§ Records supplied
====

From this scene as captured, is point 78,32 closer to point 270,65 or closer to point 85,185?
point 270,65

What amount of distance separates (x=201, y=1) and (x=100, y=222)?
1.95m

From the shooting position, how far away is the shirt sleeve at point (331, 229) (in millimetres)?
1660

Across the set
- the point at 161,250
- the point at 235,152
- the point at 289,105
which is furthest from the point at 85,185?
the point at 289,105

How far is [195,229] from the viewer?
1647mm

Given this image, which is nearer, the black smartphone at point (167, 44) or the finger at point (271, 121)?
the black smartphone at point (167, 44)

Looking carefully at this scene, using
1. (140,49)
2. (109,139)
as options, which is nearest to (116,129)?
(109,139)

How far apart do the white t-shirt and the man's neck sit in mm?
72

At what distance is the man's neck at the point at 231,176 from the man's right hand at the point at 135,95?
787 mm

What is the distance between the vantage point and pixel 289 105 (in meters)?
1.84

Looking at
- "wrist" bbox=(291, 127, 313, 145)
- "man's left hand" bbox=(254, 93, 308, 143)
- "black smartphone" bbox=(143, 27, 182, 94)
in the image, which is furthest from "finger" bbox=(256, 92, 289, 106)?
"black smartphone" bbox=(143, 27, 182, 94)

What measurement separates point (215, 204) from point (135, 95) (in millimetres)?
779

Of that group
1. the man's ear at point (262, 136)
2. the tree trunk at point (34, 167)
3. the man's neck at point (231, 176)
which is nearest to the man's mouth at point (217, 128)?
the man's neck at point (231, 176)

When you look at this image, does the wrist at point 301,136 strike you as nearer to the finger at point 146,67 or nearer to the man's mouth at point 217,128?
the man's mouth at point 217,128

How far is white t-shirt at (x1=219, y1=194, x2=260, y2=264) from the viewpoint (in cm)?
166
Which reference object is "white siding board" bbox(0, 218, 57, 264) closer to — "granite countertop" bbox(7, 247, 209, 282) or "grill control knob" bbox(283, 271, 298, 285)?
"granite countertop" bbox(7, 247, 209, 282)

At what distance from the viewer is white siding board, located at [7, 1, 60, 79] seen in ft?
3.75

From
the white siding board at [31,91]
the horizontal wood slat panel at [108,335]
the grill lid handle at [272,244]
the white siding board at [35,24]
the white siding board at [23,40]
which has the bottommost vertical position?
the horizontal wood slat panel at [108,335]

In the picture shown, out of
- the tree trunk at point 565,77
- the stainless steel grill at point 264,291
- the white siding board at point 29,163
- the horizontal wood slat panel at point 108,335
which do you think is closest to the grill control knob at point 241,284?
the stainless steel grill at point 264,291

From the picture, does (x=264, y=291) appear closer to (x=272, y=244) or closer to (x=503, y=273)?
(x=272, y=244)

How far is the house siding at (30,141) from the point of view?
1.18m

====

§ Problem
Update the rows above by replacing each "white siding board" with "siding panel" and leaving everything else unchanged.

§ Response to this task
From this scene as captured, is point 78,32 closer to point 270,65 or closer to point 85,185?
point 270,65

What amount of distance separates (x=201, y=1) and (x=100, y=222)?
1.95m

From the shooting position, how far away is the shirt sleeve at point (331, 229) (in millimetres)?
1660

Across the set
- the point at 161,250
- the point at 235,152
- the point at 289,105
which is furthest from the point at 85,185?
the point at 289,105

How far is [195,229] from the viewer?
1647mm

Given this image, which is nearer, the black smartphone at point (167, 44) or the finger at point (271, 121)?
the black smartphone at point (167, 44)

Looking carefully at this scene, using
1. (140,49)
2. (109,139)
as options, which is nearest to (116,129)?
(109,139)

How far apart do the white t-shirt and the man's neck sit in mm?
72

At what distance is the man's neck at the point at 231,176 from the man's right hand at the point at 135,95?
787 mm

What is the distance between the vantage point and pixel 289 105 (in meters)?
1.84

Looking at
- "wrist" bbox=(291, 127, 313, 145)
- "man's left hand" bbox=(254, 93, 308, 143)
- "black smartphone" bbox=(143, 27, 182, 94)
in the image, which is furthest from "finger" bbox=(256, 92, 289, 106)?
"black smartphone" bbox=(143, 27, 182, 94)

What measurement separates point (215, 204) from point (135, 95) (in millimetres)?
779

Of that group
1. the man's ear at point (262, 136)
2. the tree trunk at point (34, 167)
3. the man's neck at point (231, 176)
which is nearest to the man's mouth at point (217, 128)?
the man's neck at point (231, 176)

When you look at this image, does the wrist at point 301,136 strike you as nearer to the finger at point 146,67 or nearer to the man's mouth at point 217,128?
the man's mouth at point 217,128

How far is white t-shirt at (x1=219, y1=194, x2=260, y2=264) from the viewpoint (in cm)?
166
Which reference object is "siding panel" bbox(0, 218, 57, 264) closer to — "granite countertop" bbox(7, 247, 209, 282) or "grill control knob" bbox(283, 271, 298, 285)?
"granite countertop" bbox(7, 247, 209, 282)

At what distance from the viewer is siding panel, located at [7, 1, 60, 79] seen in ft?
3.75

From
the siding panel at [31,91]
the horizontal wood slat panel at [108,335]
the grill lid handle at [272,244]
the siding panel at [35,24]
the siding panel at [23,40]
which has the bottommost vertical position?
the horizontal wood slat panel at [108,335]

In the picture shown, out of
- the tree trunk at point 565,77
- the stainless steel grill at point 264,291
- the siding panel at point 29,163
- the horizontal wood slat panel at point 108,335
which do you think is closest to the grill control knob at point 241,284?
the stainless steel grill at point 264,291

From the picture, does (x=264, y=291) appear closer to (x=272, y=244) or closer to (x=503, y=273)?
(x=272, y=244)

How far is the house siding at (30,141) from the point of view?
1.18m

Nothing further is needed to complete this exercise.